What is the paper for?
The system description paper should let another researcher:
- Verify what the system does and how it has been trained.
- Reimplement the system to reproduce the results.
- Understand the system’s strengths and weaknesses.
What format should the paper be?
The paper will be included in the workshop proceedings and needs to use one of the following templates:
- http://www.acl2019.org/medias/340-acl2019-latex.zip (this can be imported into Overleaf)
- http://www.acl2019.org/medias/341-acl2019-word.zip
The paper should be between 4 and 8 pages, see the ACL 2019 call-for-papers for details, but note that the review process is not double blind, so anonymity is not required.
How should the paper be structured?
A common structure for system description papers is:
- Abstract: four/five sentences highlighting your approach and key results.
- Introduction: ¾ a page expanding on the abstract mentioning key background such as why the task is challenging for current modeling techniques and why your approach is interesting/novel.
- Data: review of the data you used to train your system. Be sure to mention the size of the training, validation and test sets that you’ve used, and the label distributions (i.e. A, B or NEITHER), as well as any tools you used for preprocessing data (e.g. SpaCy).

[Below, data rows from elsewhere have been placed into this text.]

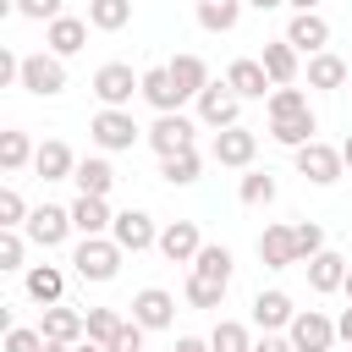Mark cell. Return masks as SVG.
I'll use <instances>...</instances> for the list:
<instances>
[{
	"mask_svg": "<svg viewBox=\"0 0 352 352\" xmlns=\"http://www.w3.org/2000/svg\"><path fill=\"white\" fill-rule=\"evenodd\" d=\"M132 94H143V72H132L126 60H104V66L94 72V99H99V104L126 110Z\"/></svg>",
	"mask_w": 352,
	"mask_h": 352,
	"instance_id": "1",
	"label": "cell"
},
{
	"mask_svg": "<svg viewBox=\"0 0 352 352\" xmlns=\"http://www.w3.org/2000/svg\"><path fill=\"white\" fill-rule=\"evenodd\" d=\"M121 242L116 236H82L77 242V253H72V264H77V275L82 280H116V270H121Z\"/></svg>",
	"mask_w": 352,
	"mask_h": 352,
	"instance_id": "2",
	"label": "cell"
},
{
	"mask_svg": "<svg viewBox=\"0 0 352 352\" xmlns=\"http://www.w3.org/2000/svg\"><path fill=\"white\" fill-rule=\"evenodd\" d=\"M88 138H94L104 154H121V148H132V143L143 138V126L132 121V110H110V104H99V116L88 121Z\"/></svg>",
	"mask_w": 352,
	"mask_h": 352,
	"instance_id": "3",
	"label": "cell"
},
{
	"mask_svg": "<svg viewBox=\"0 0 352 352\" xmlns=\"http://www.w3.org/2000/svg\"><path fill=\"white\" fill-rule=\"evenodd\" d=\"M22 88L38 94V99H55L66 88V60L55 50H38V55H22Z\"/></svg>",
	"mask_w": 352,
	"mask_h": 352,
	"instance_id": "4",
	"label": "cell"
},
{
	"mask_svg": "<svg viewBox=\"0 0 352 352\" xmlns=\"http://www.w3.org/2000/svg\"><path fill=\"white\" fill-rule=\"evenodd\" d=\"M297 154V176L302 182H314V187H330V182H341V170H346V160H341V148H330V143H302V148H292Z\"/></svg>",
	"mask_w": 352,
	"mask_h": 352,
	"instance_id": "5",
	"label": "cell"
},
{
	"mask_svg": "<svg viewBox=\"0 0 352 352\" xmlns=\"http://www.w3.org/2000/svg\"><path fill=\"white\" fill-rule=\"evenodd\" d=\"M286 336H292V346L297 352H330L341 336H336V319H324L319 308H297V319L286 324Z\"/></svg>",
	"mask_w": 352,
	"mask_h": 352,
	"instance_id": "6",
	"label": "cell"
},
{
	"mask_svg": "<svg viewBox=\"0 0 352 352\" xmlns=\"http://www.w3.org/2000/svg\"><path fill=\"white\" fill-rule=\"evenodd\" d=\"M192 132H198V121L192 116H182V110H165L143 138H148V148L165 160V154H182V148H192Z\"/></svg>",
	"mask_w": 352,
	"mask_h": 352,
	"instance_id": "7",
	"label": "cell"
},
{
	"mask_svg": "<svg viewBox=\"0 0 352 352\" xmlns=\"http://www.w3.org/2000/svg\"><path fill=\"white\" fill-rule=\"evenodd\" d=\"M209 154H214V165L248 170V165H253V154H258V132H248L242 121H236V126H220V132H214V143H209Z\"/></svg>",
	"mask_w": 352,
	"mask_h": 352,
	"instance_id": "8",
	"label": "cell"
},
{
	"mask_svg": "<svg viewBox=\"0 0 352 352\" xmlns=\"http://www.w3.org/2000/svg\"><path fill=\"white\" fill-rule=\"evenodd\" d=\"M236 116H242V94L231 88V82H209L204 94H198V121L204 126H236Z\"/></svg>",
	"mask_w": 352,
	"mask_h": 352,
	"instance_id": "9",
	"label": "cell"
},
{
	"mask_svg": "<svg viewBox=\"0 0 352 352\" xmlns=\"http://www.w3.org/2000/svg\"><path fill=\"white\" fill-rule=\"evenodd\" d=\"M28 242H38V248H60L66 242V231H77L72 226V209H60V204H38L33 214H28Z\"/></svg>",
	"mask_w": 352,
	"mask_h": 352,
	"instance_id": "10",
	"label": "cell"
},
{
	"mask_svg": "<svg viewBox=\"0 0 352 352\" xmlns=\"http://www.w3.org/2000/svg\"><path fill=\"white\" fill-rule=\"evenodd\" d=\"M132 319H138L143 330H165V324L176 319V297H170L165 286H143V292L132 297Z\"/></svg>",
	"mask_w": 352,
	"mask_h": 352,
	"instance_id": "11",
	"label": "cell"
},
{
	"mask_svg": "<svg viewBox=\"0 0 352 352\" xmlns=\"http://www.w3.org/2000/svg\"><path fill=\"white\" fill-rule=\"evenodd\" d=\"M110 236H116L126 253H143V248H154V242H160V231H154V220H148L143 209H121V214H116V226H110Z\"/></svg>",
	"mask_w": 352,
	"mask_h": 352,
	"instance_id": "12",
	"label": "cell"
},
{
	"mask_svg": "<svg viewBox=\"0 0 352 352\" xmlns=\"http://www.w3.org/2000/svg\"><path fill=\"white\" fill-rule=\"evenodd\" d=\"M170 264H192L198 258V248H204V236H198V226L192 220H170L165 231H160V242H154Z\"/></svg>",
	"mask_w": 352,
	"mask_h": 352,
	"instance_id": "13",
	"label": "cell"
},
{
	"mask_svg": "<svg viewBox=\"0 0 352 352\" xmlns=\"http://www.w3.org/2000/svg\"><path fill=\"white\" fill-rule=\"evenodd\" d=\"M286 44H297L302 55H319V50L330 44V22H324L319 11H297V16L286 22Z\"/></svg>",
	"mask_w": 352,
	"mask_h": 352,
	"instance_id": "14",
	"label": "cell"
},
{
	"mask_svg": "<svg viewBox=\"0 0 352 352\" xmlns=\"http://www.w3.org/2000/svg\"><path fill=\"white\" fill-rule=\"evenodd\" d=\"M50 341H88V314H77V308H60V302H50L44 308V324H38Z\"/></svg>",
	"mask_w": 352,
	"mask_h": 352,
	"instance_id": "15",
	"label": "cell"
},
{
	"mask_svg": "<svg viewBox=\"0 0 352 352\" xmlns=\"http://www.w3.org/2000/svg\"><path fill=\"white\" fill-rule=\"evenodd\" d=\"M88 28H94V22H82V16H55V22L44 28V44L66 60V55H77V50L88 44Z\"/></svg>",
	"mask_w": 352,
	"mask_h": 352,
	"instance_id": "16",
	"label": "cell"
},
{
	"mask_svg": "<svg viewBox=\"0 0 352 352\" xmlns=\"http://www.w3.org/2000/svg\"><path fill=\"white\" fill-rule=\"evenodd\" d=\"M226 82L242 94V99H270V72H264V60H231L226 66Z\"/></svg>",
	"mask_w": 352,
	"mask_h": 352,
	"instance_id": "17",
	"label": "cell"
},
{
	"mask_svg": "<svg viewBox=\"0 0 352 352\" xmlns=\"http://www.w3.org/2000/svg\"><path fill=\"white\" fill-rule=\"evenodd\" d=\"M33 170H38L44 182H66V176L77 170V154H72L60 138H44V143H38V154H33Z\"/></svg>",
	"mask_w": 352,
	"mask_h": 352,
	"instance_id": "18",
	"label": "cell"
},
{
	"mask_svg": "<svg viewBox=\"0 0 352 352\" xmlns=\"http://www.w3.org/2000/svg\"><path fill=\"white\" fill-rule=\"evenodd\" d=\"M258 258H264V270H292V264H297L292 226H264V236H258Z\"/></svg>",
	"mask_w": 352,
	"mask_h": 352,
	"instance_id": "19",
	"label": "cell"
},
{
	"mask_svg": "<svg viewBox=\"0 0 352 352\" xmlns=\"http://www.w3.org/2000/svg\"><path fill=\"white\" fill-rule=\"evenodd\" d=\"M308 286H314L319 297L341 292V286H346V258H341V253H330V248H324V253H314V258H308Z\"/></svg>",
	"mask_w": 352,
	"mask_h": 352,
	"instance_id": "20",
	"label": "cell"
},
{
	"mask_svg": "<svg viewBox=\"0 0 352 352\" xmlns=\"http://www.w3.org/2000/svg\"><path fill=\"white\" fill-rule=\"evenodd\" d=\"M143 99L165 116V110H182V88H176V77H170V66H148L143 72Z\"/></svg>",
	"mask_w": 352,
	"mask_h": 352,
	"instance_id": "21",
	"label": "cell"
},
{
	"mask_svg": "<svg viewBox=\"0 0 352 352\" xmlns=\"http://www.w3.org/2000/svg\"><path fill=\"white\" fill-rule=\"evenodd\" d=\"M292 319H297V308H292L286 292H258V297H253V324H258V330H286Z\"/></svg>",
	"mask_w": 352,
	"mask_h": 352,
	"instance_id": "22",
	"label": "cell"
},
{
	"mask_svg": "<svg viewBox=\"0 0 352 352\" xmlns=\"http://www.w3.org/2000/svg\"><path fill=\"white\" fill-rule=\"evenodd\" d=\"M297 55H302V50H297V44H286V38L264 44V55H258V60H264V72H270V82H275V88L297 82Z\"/></svg>",
	"mask_w": 352,
	"mask_h": 352,
	"instance_id": "23",
	"label": "cell"
},
{
	"mask_svg": "<svg viewBox=\"0 0 352 352\" xmlns=\"http://www.w3.org/2000/svg\"><path fill=\"white\" fill-rule=\"evenodd\" d=\"M72 226H77L82 236H104V231L116 226V214L104 209V198H88V192H77V204H72Z\"/></svg>",
	"mask_w": 352,
	"mask_h": 352,
	"instance_id": "24",
	"label": "cell"
},
{
	"mask_svg": "<svg viewBox=\"0 0 352 352\" xmlns=\"http://www.w3.org/2000/svg\"><path fill=\"white\" fill-rule=\"evenodd\" d=\"M72 182H77V192H88V198H110V187H116V170H110V160H77Z\"/></svg>",
	"mask_w": 352,
	"mask_h": 352,
	"instance_id": "25",
	"label": "cell"
},
{
	"mask_svg": "<svg viewBox=\"0 0 352 352\" xmlns=\"http://www.w3.org/2000/svg\"><path fill=\"white\" fill-rule=\"evenodd\" d=\"M22 286H28V297H33V302H44V308H50V302H60V292H66V275H60L55 264H33V270L22 275Z\"/></svg>",
	"mask_w": 352,
	"mask_h": 352,
	"instance_id": "26",
	"label": "cell"
},
{
	"mask_svg": "<svg viewBox=\"0 0 352 352\" xmlns=\"http://www.w3.org/2000/svg\"><path fill=\"white\" fill-rule=\"evenodd\" d=\"M346 77H352V66H346L341 55H330V50L308 55V88H341Z\"/></svg>",
	"mask_w": 352,
	"mask_h": 352,
	"instance_id": "27",
	"label": "cell"
},
{
	"mask_svg": "<svg viewBox=\"0 0 352 352\" xmlns=\"http://www.w3.org/2000/svg\"><path fill=\"white\" fill-rule=\"evenodd\" d=\"M170 77H176L182 99H198V94L209 88V66H204L198 55H176V60H170Z\"/></svg>",
	"mask_w": 352,
	"mask_h": 352,
	"instance_id": "28",
	"label": "cell"
},
{
	"mask_svg": "<svg viewBox=\"0 0 352 352\" xmlns=\"http://www.w3.org/2000/svg\"><path fill=\"white\" fill-rule=\"evenodd\" d=\"M314 132H319L314 110H308V116H280V121H270V138H275V143H286V148H302V143H314Z\"/></svg>",
	"mask_w": 352,
	"mask_h": 352,
	"instance_id": "29",
	"label": "cell"
},
{
	"mask_svg": "<svg viewBox=\"0 0 352 352\" xmlns=\"http://www.w3.org/2000/svg\"><path fill=\"white\" fill-rule=\"evenodd\" d=\"M192 275L231 286V248H220V242H204V248H198V258H192Z\"/></svg>",
	"mask_w": 352,
	"mask_h": 352,
	"instance_id": "30",
	"label": "cell"
},
{
	"mask_svg": "<svg viewBox=\"0 0 352 352\" xmlns=\"http://www.w3.org/2000/svg\"><path fill=\"white\" fill-rule=\"evenodd\" d=\"M242 16V0H198V28L204 33H231Z\"/></svg>",
	"mask_w": 352,
	"mask_h": 352,
	"instance_id": "31",
	"label": "cell"
},
{
	"mask_svg": "<svg viewBox=\"0 0 352 352\" xmlns=\"http://www.w3.org/2000/svg\"><path fill=\"white\" fill-rule=\"evenodd\" d=\"M198 170H204L198 148H182V154H165V160H160V176H165L170 187H187V182H198Z\"/></svg>",
	"mask_w": 352,
	"mask_h": 352,
	"instance_id": "32",
	"label": "cell"
},
{
	"mask_svg": "<svg viewBox=\"0 0 352 352\" xmlns=\"http://www.w3.org/2000/svg\"><path fill=\"white\" fill-rule=\"evenodd\" d=\"M88 22L99 33H116V28L132 22V0H88Z\"/></svg>",
	"mask_w": 352,
	"mask_h": 352,
	"instance_id": "33",
	"label": "cell"
},
{
	"mask_svg": "<svg viewBox=\"0 0 352 352\" xmlns=\"http://www.w3.org/2000/svg\"><path fill=\"white\" fill-rule=\"evenodd\" d=\"M38 148L28 143V132H0V170H22Z\"/></svg>",
	"mask_w": 352,
	"mask_h": 352,
	"instance_id": "34",
	"label": "cell"
},
{
	"mask_svg": "<svg viewBox=\"0 0 352 352\" xmlns=\"http://www.w3.org/2000/svg\"><path fill=\"white\" fill-rule=\"evenodd\" d=\"M236 198H242L248 209L275 204V176H270V170H248V176H242V187H236Z\"/></svg>",
	"mask_w": 352,
	"mask_h": 352,
	"instance_id": "35",
	"label": "cell"
},
{
	"mask_svg": "<svg viewBox=\"0 0 352 352\" xmlns=\"http://www.w3.org/2000/svg\"><path fill=\"white\" fill-rule=\"evenodd\" d=\"M209 346H214V352H253V336H248V324L220 319V324H214V336H209Z\"/></svg>",
	"mask_w": 352,
	"mask_h": 352,
	"instance_id": "36",
	"label": "cell"
},
{
	"mask_svg": "<svg viewBox=\"0 0 352 352\" xmlns=\"http://www.w3.org/2000/svg\"><path fill=\"white\" fill-rule=\"evenodd\" d=\"M280 116H308V94L302 88H270V121H280Z\"/></svg>",
	"mask_w": 352,
	"mask_h": 352,
	"instance_id": "37",
	"label": "cell"
},
{
	"mask_svg": "<svg viewBox=\"0 0 352 352\" xmlns=\"http://www.w3.org/2000/svg\"><path fill=\"white\" fill-rule=\"evenodd\" d=\"M121 324H126V319H121L116 308H88V341H99V346H110Z\"/></svg>",
	"mask_w": 352,
	"mask_h": 352,
	"instance_id": "38",
	"label": "cell"
},
{
	"mask_svg": "<svg viewBox=\"0 0 352 352\" xmlns=\"http://www.w3.org/2000/svg\"><path fill=\"white\" fill-rule=\"evenodd\" d=\"M292 242H297V264H308L314 253H324V231H319L314 220H297V226H292Z\"/></svg>",
	"mask_w": 352,
	"mask_h": 352,
	"instance_id": "39",
	"label": "cell"
},
{
	"mask_svg": "<svg viewBox=\"0 0 352 352\" xmlns=\"http://www.w3.org/2000/svg\"><path fill=\"white\" fill-rule=\"evenodd\" d=\"M220 297H226V286H220V280L187 275V302H192V308H220Z\"/></svg>",
	"mask_w": 352,
	"mask_h": 352,
	"instance_id": "40",
	"label": "cell"
},
{
	"mask_svg": "<svg viewBox=\"0 0 352 352\" xmlns=\"http://www.w3.org/2000/svg\"><path fill=\"white\" fill-rule=\"evenodd\" d=\"M28 214H33V209L22 204V192H16V187H0V226H16V231H22Z\"/></svg>",
	"mask_w": 352,
	"mask_h": 352,
	"instance_id": "41",
	"label": "cell"
},
{
	"mask_svg": "<svg viewBox=\"0 0 352 352\" xmlns=\"http://www.w3.org/2000/svg\"><path fill=\"white\" fill-rule=\"evenodd\" d=\"M0 270H22V231L0 226Z\"/></svg>",
	"mask_w": 352,
	"mask_h": 352,
	"instance_id": "42",
	"label": "cell"
},
{
	"mask_svg": "<svg viewBox=\"0 0 352 352\" xmlns=\"http://www.w3.org/2000/svg\"><path fill=\"white\" fill-rule=\"evenodd\" d=\"M38 346H44V330H28V324L6 330V352H38Z\"/></svg>",
	"mask_w": 352,
	"mask_h": 352,
	"instance_id": "43",
	"label": "cell"
},
{
	"mask_svg": "<svg viewBox=\"0 0 352 352\" xmlns=\"http://www.w3.org/2000/svg\"><path fill=\"white\" fill-rule=\"evenodd\" d=\"M110 352H148V346H143V324H138V319H126V324L116 330V341H110Z\"/></svg>",
	"mask_w": 352,
	"mask_h": 352,
	"instance_id": "44",
	"label": "cell"
},
{
	"mask_svg": "<svg viewBox=\"0 0 352 352\" xmlns=\"http://www.w3.org/2000/svg\"><path fill=\"white\" fill-rule=\"evenodd\" d=\"M16 11H22V16H33V22H55V16H66V11H60V0H16Z\"/></svg>",
	"mask_w": 352,
	"mask_h": 352,
	"instance_id": "45",
	"label": "cell"
},
{
	"mask_svg": "<svg viewBox=\"0 0 352 352\" xmlns=\"http://www.w3.org/2000/svg\"><path fill=\"white\" fill-rule=\"evenodd\" d=\"M11 82H22V55H11L0 44V88H11Z\"/></svg>",
	"mask_w": 352,
	"mask_h": 352,
	"instance_id": "46",
	"label": "cell"
},
{
	"mask_svg": "<svg viewBox=\"0 0 352 352\" xmlns=\"http://www.w3.org/2000/svg\"><path fill=\"white\" fill-rule=\"evenodd\" d=\"M253 352H297V346H292V336H275V330H264V336L253 341Z\"/></svg>",
	"mask_w": 352,
	"mask_h": 352,
	"instance_id": "47",
	"label": "cell"
},
{
	"mask_svg": "<svg viewBox=\"0 0 352 352\" xmlns=\"http://www.w3.org/2000/svg\"><path fill=\"white\" fill-rule=\"evenodd\" d=\"M170 352H214V346H209V341H198V336H176V346H170Z\"/></svg>",
	"mask_w": 352,
	"mask_h": 352,
	"instance_id": "48",
	"label": "cell"
},
{
	"mask_svg": "<svg viewBox=\"0 0 352 352\" xmlns=\"http://www.w3.org/2000/svg\"><path fill=\"white\" fill-rule=\"evenodd\" d=\"M336 336L352 346V308H341V319H336Z\"/></svg>",
	"mask_w": 352,
	"mask_h": 352,
	"instance_id": "49",
	"label": "cell"
},
{
	"mask_svg": "<svg viewBox=\"0 0 352 352\" xmlns=\"http://www.w3.org/2000/svg\"><path fill=\"white\" fill-rule=\"evenodd\" d=\"M38 352H72V341H50V336H44V346H38Z\"/></svg>",
	"mask_w": 352,
	"mask_h": 352,
	"instance_id": "50",
	"label": "cell"
},
{
	"mask_svg": "<svg viewBox=\"0 0 352 352\" xmlns=\"http://www.w3.org/2000/svg\"><path fill=\"white\" fill-rule=\"evenodd\" d=\"M242 6H253V11H275V6H286V0H242Z\"/></svg>",
	"mask_w": 352,
	"mask_h": 352,
	"instance_id": "51",
	"label": "cell"
},
{
	"mask_svg": "<svg viewBox=\"0 0 352 352\" xmlns=\"http://www.w3.org/2000/svg\"><path fill=\"white\" fill-rule=\"evenodd\" d=\"M72 352H110V346H99V341H77Z\"/></svg>",
	"mask_w": 352,
	"mask_h": 352,
	"instance_id": "52",
	"label": "cell"
},
{
	"mask_svg": "<svg viewBox=\"0 0 352 352\" xmlns=\"http://www.w3.org/2000/svg\"><path fill=\"white\" fill-rule=\"evenodd\" d=\"M286 6H297V11H319V0H286Z\"/></svg>",
	"mask_w": 352,
	"mask_h": 352,
	"instance_id": "53",
	"label": "cell"
},
{
	"mask_svg": "<svg viewBox=\"0 0 352 352\" xmlns=\"http://www.w3.org/2000/svg\"><path fill=\"white\" fill-rule=\"evenodd\" d=\"M341 160H346V170H352V132H346V143H341Z\"/></svg>",
	"mask_w": 352,
	"mask_h": 352,
	"instance_id": "54",
	"label": "cell"
},
{
	"mask_svg": "<svg viewBox=\"0 0 352 352\" xmlns=\"http://www.w3.org/2000/svg\"><path fill=\"white\" fill-rule=\"evenodd\" d=\"M341 292H346V302H352V264H346V286H341Z\"/></svg>",
	"mask_w": 352,
	"mask_h": 352,
	"instance_id": "55",
	"label": "cell"
}]
</instances>
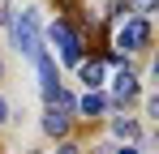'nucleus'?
Listing matches in <instances>:
<instances>
[{
    "label": "nucleus",
    "mask_w": 159,
    "mask_h": 154,
    "mask_svg": "<svg viewBox=\"0 0 159 154\" xmlns=\"http://www.w3.org/2000/svg\"><path fill=\"white\" fill-rule=\"evenodd\" d=\"M4 111H9V107H4V99H0V120H4Z\"/></svg>",
    "instance_id": "ddd939ff"
},
{
    "label": "nucleus",
    "mask_w": 159,
    "mask_h": 154,
    "mask_svg": "<svg viewBox=\"0 0 159 154\" xmlns=\"http://www.w3.org/2000/svg\"><path fill=\"white\" fill-rule=\"evenodd\" d=\"M48 34H52V43L60 47V60H69V64H78V60H82V43H78V34H73L65 22H52Z\"/></svg>",
    "instance_id": "7ed1b4c3"
},
{
    "label": "nucleus",
    "mask_w": 159,
    "mask_h": 154,
    "mask_svg": "<svg viewBox=\"0 0 159 154\" xmlns=\"http://www.w3.org/2000/svg\"><path fill=\"white\" fill-rule=\"evenodd\" d=\"M112 128H116L120 137H138V124H133V120H125V116H116V120H112Z\"/></svg>",
    "instance_id": "1a4fd4ad"
},
{
    "label": "nucleus",
    "mask_w": 159,
    "mask_h": 154,
    "mask_svg": "<svg viewBox=\"0 0 159 154\" xmlns=\"http://www.w3.org/2000/svg\"><path fill=\"white\" fill-rule=\"evenodd\" d=\"M125 4H129V13H151L155 9V0H125Z\"/></svg>",
    "instance_id": "9d476101"
},
{
    "label": "nucleus",
    "mask_w": 159,
    "mask_h": 154,
    "mask_svg": "<svg viewBox=\"0 0 159 154\" xmlns=\"http://www.w3.org/2000/svg\"><path fill=\"white\" fill-rule=\"evenodd\" d=\"M13 39H17V51H26V56H39V17H34V9H22L17 17H13Z\"/></svg>",
    "instance_id": "f257e3e1"
},
{
    "label": "nucleus",
    "mask_w": 159,
    "mask_h": 154,
    "mask_svg": "<svg viewBox=\"0 0 159 154\" xmlns=\"http://www.w3.org/2000/svg\"><path fill=\"white\" fill-rule=\"evenodd\" d=\"M82 81H86V90H99L103 86V64L99 60H86L82 64Z\"/></svg>",
    "instance_id": "423d86ee"
},
{
    "label": "nucleus",
    "mask_w": 159,
    "mask_h": 154,
    "mask_svg": "<svg viewBox=\"0 0 159 154\" xmlns=\"http://www.w3.org/2000/svg\"><path fill=\"white\" fill-rule=\"evenodd\" d=\"M90 154H103V150H90Z\"/></svg>",
    "instance_id": "4468645a"
},
{
    "label": "nucleus",
    "mask_w": 159,
    "mask_h": 154,
    "mask_svg": "<svg viewBox=\"0 0 159 154\" xmlns=\"http://www.w3.org/2000/svg\"><path fill=\"white\" fill-rule=\"evenodd\" d=\"M151 39V26H146V17H125V22L116 26V47H142Z\"/></svg>",
    "instance_id": "f03ea898"
},
{
    "label": "nucleus",
    "mask_w": 159,
    "mask_h": 154,
    "mask_svg": "<svg viewBox=\"0 0 159 154\" xmlns=\"http://www.w3.org/2000/svg\"><path fill=\"white\" fill-rule=\"evenodd\" d=\"M116 154H138V150H133V146H125V150H116Z\"/></svg>",
    "instance_id": "f8f14e48"
},
{
    "label": "nucleus",
    "mask_w": 159,
    "mask_h": 154,
    "mask_svg": "<svg viewBox=\"0 0 159 154\" xmlns=\"http://www.w3.org/2000/svg\"><path fill=\"white\" fill-rule=\"evenodd\" d=\"M43 128H48V133H65V128H69V116H60V111H48Z\"/></svg>",
    "instance_id": "6e6552de"
},
{
    "label": "nucleus",
    "mask_w": 159,
    "mask_h": 154,
    "mask_svg": "<svg viewBox=\"0 0 159 154\" xmlns=\"http://www.w3.org/2000/svg\"><path fill=\"white\" fill-rule=\"evenodd\" d=\"M112 90H116V103H129L133 94H138V77H133L129 69H120V73H116V81H112Z\"/></svg>",
    "instance_id": "39448f33"
},
{
    "label": "nucleus",
    "mask_w": 159,
    "mask_h": 154,
    "mask_svg": "<svg viewBox=\"0 0 159 154\" xmlns=\"http://www.w3.org/2000/svg\"><path fill=\"white\" fill-rule=\"evenodd\" d=\"M56 154H78V146H60V150H56Z\"/></svg>",
    "instance_id": "9b49d317"
},
{
    "label": "nucleus",
    "mask_w": 159,
    "mask_h": 154,
    "mask_svg": "<svg viewBox=\"0 0 159 154\" xmlns=\"http://www.w3.org/2000/svg\"><path fill=\"white\" fill-rule=\"evenodd\" d=\"M103 107H107V99H103V94H95V90H86V99L78 103V111H82V116H90V120H95Z\"/></svg>",
    "instance_id": "0eeeda50"
},
{
    "label": "nucleus",
    "mask_w": 159,
    "mask_h": 154,
    "mask_svg": "<svg viewBox=\"0 0 159 154\" xmlns=\"http://www.w3.org/2000/svg\"><path fill=\"white\" fill-rule=\"evenodd\" d=\"M34 64H39V81H43V94L52 99L56 90H60V73H56V60L48 56V51H39V56H34Z\"/></svg>",
    "instance_id": "20e7f679"
}]
</instances>
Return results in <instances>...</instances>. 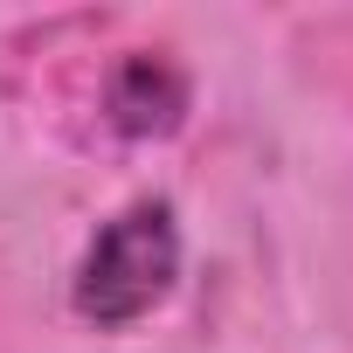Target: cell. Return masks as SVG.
<instances>
[{
  "label": "cell",
  "mask_w": 353,
  "mask_h": 353,
  "mask_svg": "<svg viewBox=\"0 0 353 353\" xmlns=\"http://www.w3.org/2000/svg\"><path fill=\"white\" fill-rule=\"evenodd\" d=\"M181 284V222H173L166 201H132L118 208L83 263H77V312L104 332L118 325H139L145 312H159Z\"/></svg>",
  "instance_id": "1"
},
{
  "label": "cell",
  "mask_w": 353,
  "mask_h": 353,
  "mask_svg": "<svg viewBox=\"0 0 353 353\" xmlns=\"http://www.w3.org/2000/svg\"><path fill=\"white\" fill-rule=\"evenodd\" d=\"M188 111V77L166 56H125L111 77V118L132 139H166Z\"/></svg>",
  "instance_id": "2"
}]
</instances>
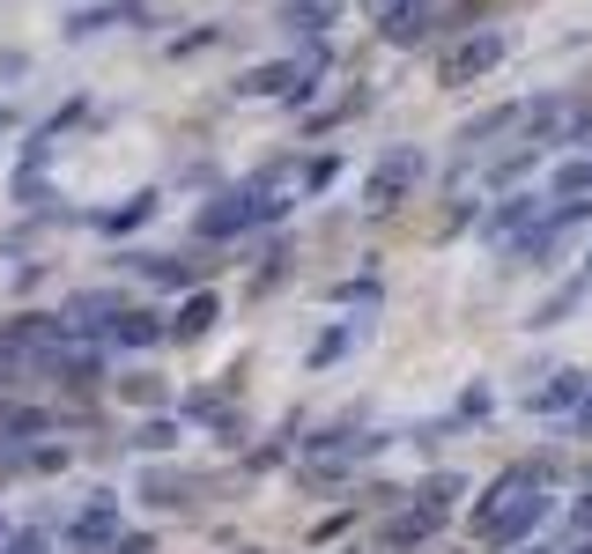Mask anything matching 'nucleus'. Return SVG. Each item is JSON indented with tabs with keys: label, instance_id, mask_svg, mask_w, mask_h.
<instances>
[{
	"label": "nucleus",
	"instance_id": "nucleus-1",
	"mask_svg": "<svg viewBox=\"0 0 592 554\" xmlns=\"http://www.w3.org/2000/svg\"><path fill=\"white\" fill-rule=\"evenodd\" d=\"M289 207H296V193H282L274 170H260L245 185H222V193L200 207L193 237L200 244H237V237H252V230H267V222H289Z\"/></svg>",
	"mask_w": 592,
	"mask_h": 554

- System: a detailed description of how the system was built and trained. If you’re using a neural network, were there pre-trained embeddings, how was the model trained, what hyperparameters were chosen and experimented with? How long did the model take to train, and on what infrastructure? Linking to source code is valuable here as well, but the description should be able to stand alone as a full description of how to reimplement the system. While other paper styles include background as a separate section, it’s fine to simply include citations to similar systems which inspired your work as you describe your system.
- Results: a description of the key results of the paper on stage 1 and stage 2 datasets. If you have done extra error analysis into what types of errors the model makes, this is extremely valuable for the reader. Unofficial results from after the stage 2 deadline can be very useful as well.
- Discussion: general discussion of the task and your system. Description of characteristic errors and their frequency over a sample of validation data. What would you do it you had another 3 months to work on it? Are there any deployment considerations such as minimum accuracy for a useful application, fairness and bias, etc?
- Conclusion: a restatement of the introduction, highlighting what was learned about the task and how to model it.
What are some good examples?
- The Kaggle Winners’ Interviews
- CoNLL 2018 Universal Dependency Parsing Task Nguyen and Verspoor, Wan et al.
- CLPsych shared tasks Radford et al., Brew.